我想喊,仍舊是不得動彈,也不能說話!而那黑暗一片中,忽然有了些微的光芒--
“霂霂,能看見這個罈子嗎?”
姥姥說話間,我果真看見了一個罈子,那是個靛藍色印蘭花的小罈子,它一閃而過後,我眼前又是一片漆黑。
而姥姥聲音繼續傳來--
“霂霂,你們現在已經到了戰國圖所在墓地,姥姥在第一間墓室中放置方才罈子。壇下有姥姥放置好的機關,屆時,姥姥會讓江辭雲過去為你取壇中解降頭的藥,你等他拿起罈子機關落下後,便可和小陳過來尋姥姥了。”
“好孩子,我在墓中等你們相聚。再睡會兒,就醒來吧……”
姥姥的聲音越來越小,我的心卻越來越焦急!
我不想江辭雲死!
我不想!
可我無法說話,而不知過多久,我覺得兩腮巨疼,像是被巨大的老虎鉗子鉗住兩腮,疼得睜開眼瞬間,赫然發現是江辭雲在拿我口中雞蛋。

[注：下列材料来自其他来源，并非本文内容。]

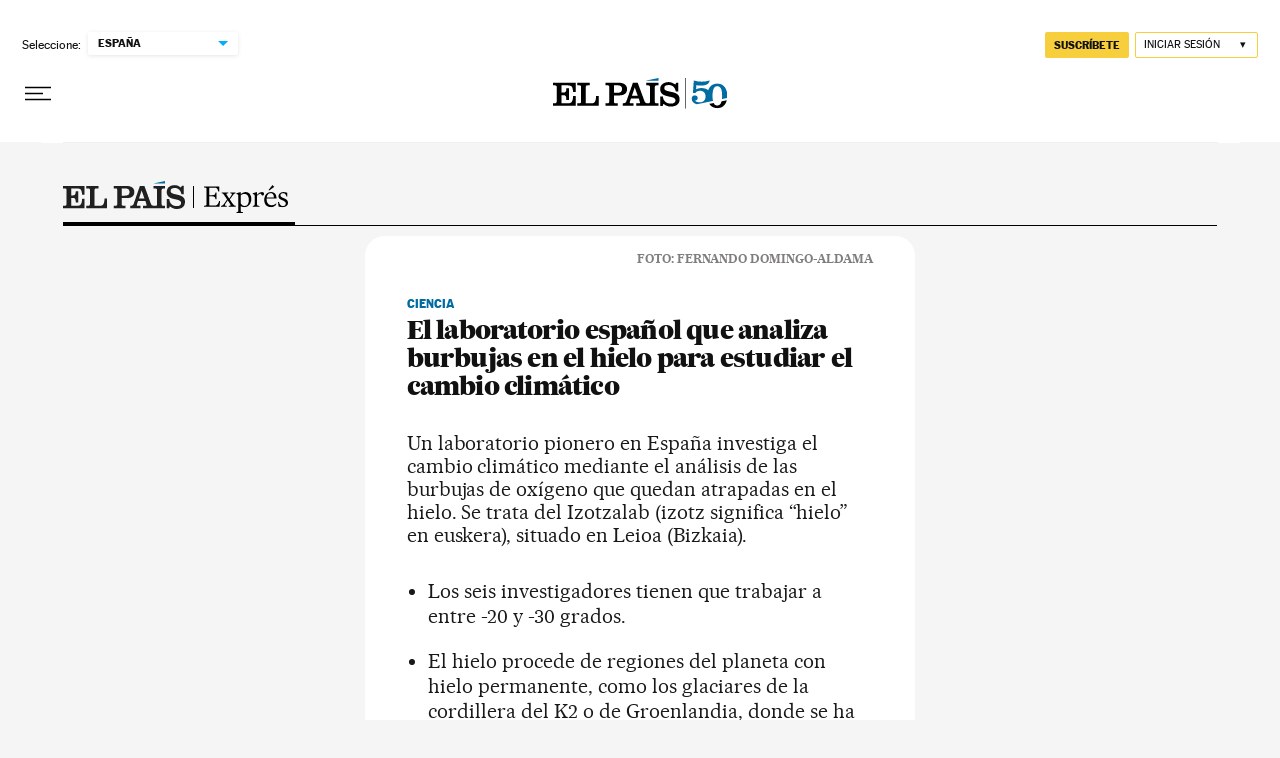

--- FILE ---
content_type: application/javascript; charset=utf-8
request_url: https://fundingchoicesmessages.google.com/f/AGSKWxWhOHgKlDDqfv9rOWiMwhESvBrFm55Mx__OU0kh10nZq2rDDyJfKACvQSIBnhHwoZQG-v4zGfCtQG2f6cyiAeBwkR69i73AhKBt6d0SEy8yGVR4x9UOuJ8HpUi2DXMjHxFRjgQcaiL7IBB13Z5CZO4-XMrnGjk65LimGvUrlp7mDvypSDuQkj5PC28h/_&videoadid=.728x90_/adv_2.-dfp-ads//adtago.
body_size: -1289
content:
window['229ac66b-2468-40ac-86bd-c2bbe97a6f2b'] = true;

見我醒來,他目光沉了幾許,扔了那枚黑色的雞蛋就看我道:“感覺怎樣?還疼麼。”
他低聲說時,我發現外頭天又黑了下來,而我竟在一個帳篷裡。
帳篷的門開著,外頭,是半人高的荒草,咕咕咕的不知名兒蟲子叫喚時,我的肚子也發出“咕嚕嚕”的長叫喚。
“感覺……”
抿了抿脣,我抬頭看他道:“感覺很餓。”
話音方落,帳篷外傳來簌簌的腳步聲和李歡的聲音:“悟悟,那個人又發信息來了!”